▸ Aim of the task
This exercise calls for every record to be returned exactly, with pictures removed.

▸ Data to process
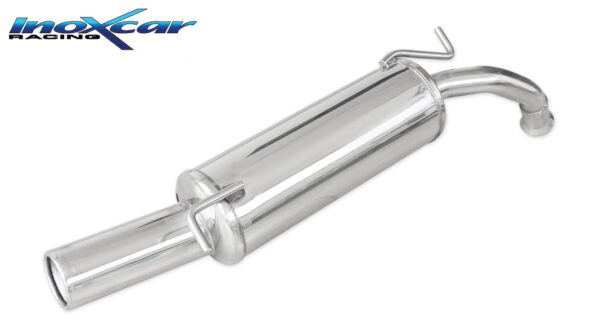 INOX CAR -  POSTERIORE CON USCITA SINGOLA DIAM.80 TOYOTA YARIS 1.3 (85CV) 1999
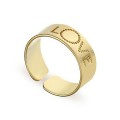 Anel banhado a ouro "LOVE" dourado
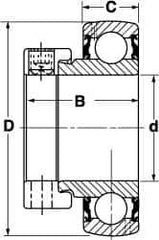 SKF - 1-1/2" ID x 3.1496" OD, 5,310 Lb Dynamic Capacity, Insert Bearing Insert Bearing - 0.8268" Race Width, 4,270 Lb Static Capacity - Exact Tool & Supply
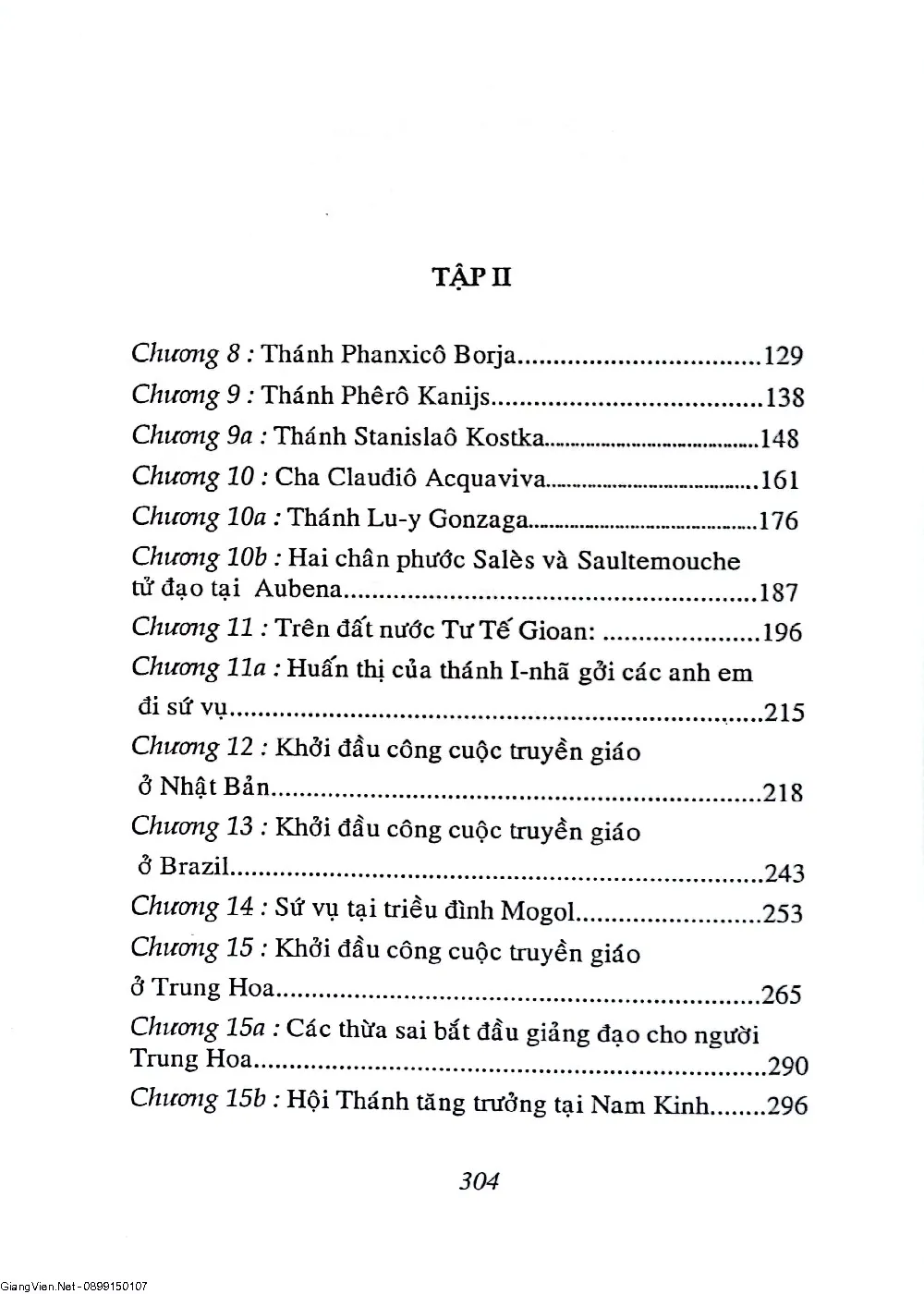 Mục lục chi tiết trang 1 sách Đôi nét lịch sử Dòng Tên - thời kỳ khai sinh và phát triển
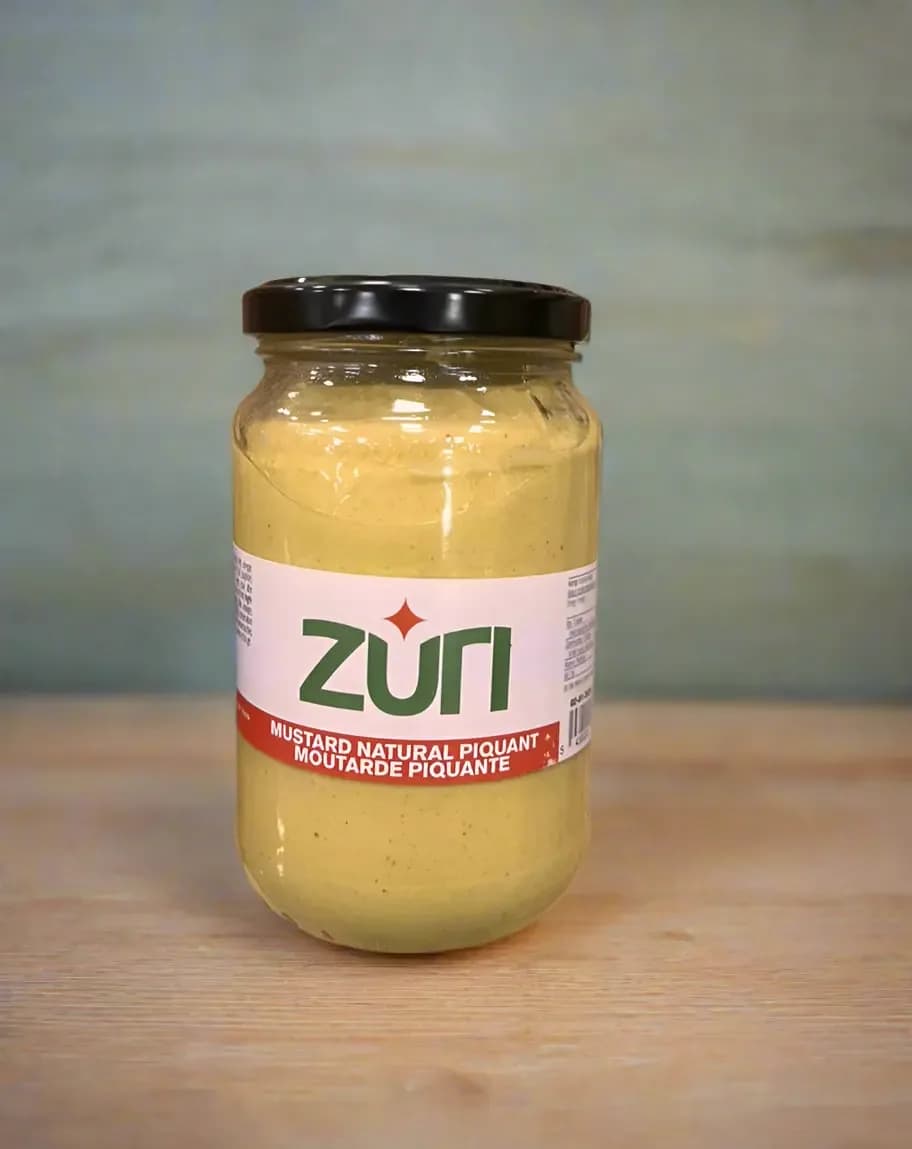 Zuri Mustard Natural Piquant Moutarde Piquante 350g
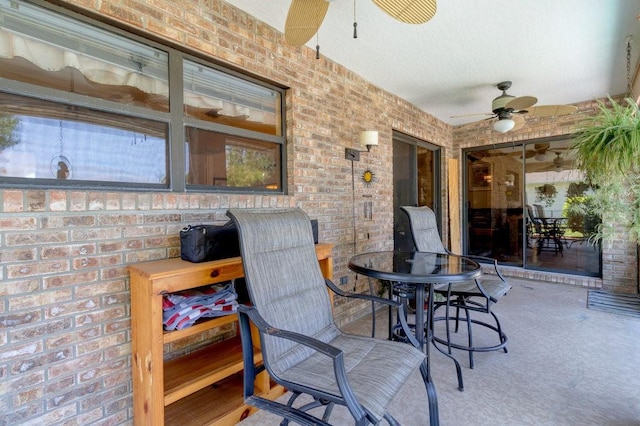 132 Keystone Dr, Sebastian, FL 32958 - view of patio with ceiling fan and outdoor dining area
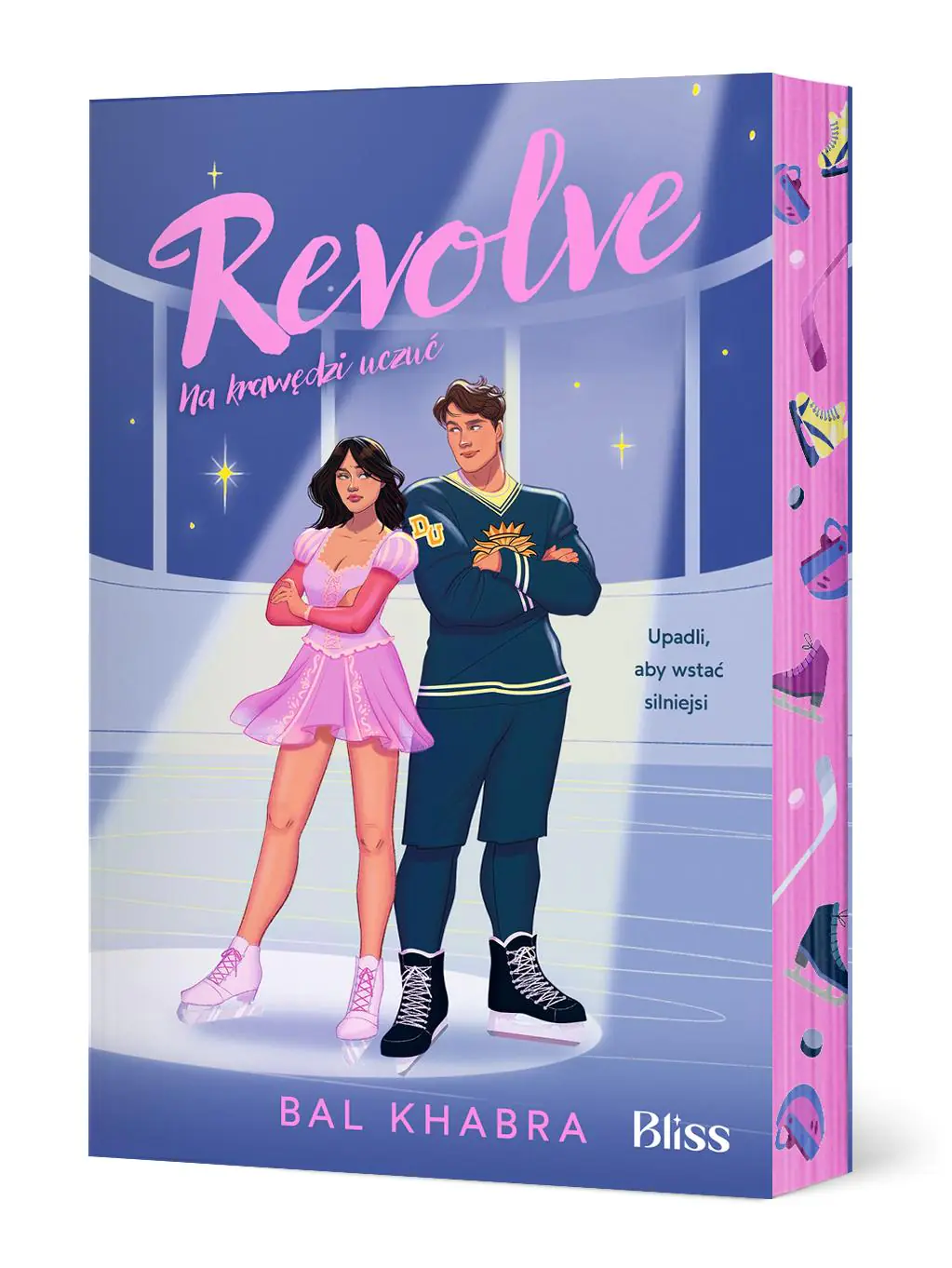 Książka - Revolve. Na krawędzi uczuć (barwione brzegi)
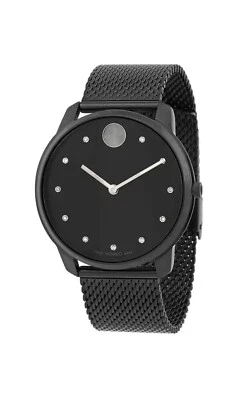 Brand New Movado Bold Thin Men’s Black ION Plated Stainless Steel  Watch 3600904 - Image 1 of 3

▸ Your solution
 INOX CAR -  POSTERIORE CON USCITA SINGOLA DIAM.80 TOYOTA YARIS 1.3 (85CV) 1999
 Anel banhado a ouro "LOVE" dourado
 SKF - 1-1/2" ID x 3.1496" OD, 5,310 Lb Dynamic Capacity, Insert Bearing Insert Bearing - 0.8268" Race Width, 4,270 Lb Static Capacity - Exact Tool & Supply
 Mục lục chi tiết trang 1 sách Đôi nét lịch sử Dòng Tên - thời kỳ khai sinh và phát triển
 Zuri Mustard Natural Piquant Moutarde Piquante 350g
 132 Keystone Dr, Sebastian, FL 32958 - view of patio with ceiling fan and outdoor dining area
 Książka - Revolve. Na krawędzi uczuć (barwione brzegi)
 Brand New Movado Bold Thin Men’s Black ION Plated Stainless Steel  Watch 3600904 - Image 1 of 3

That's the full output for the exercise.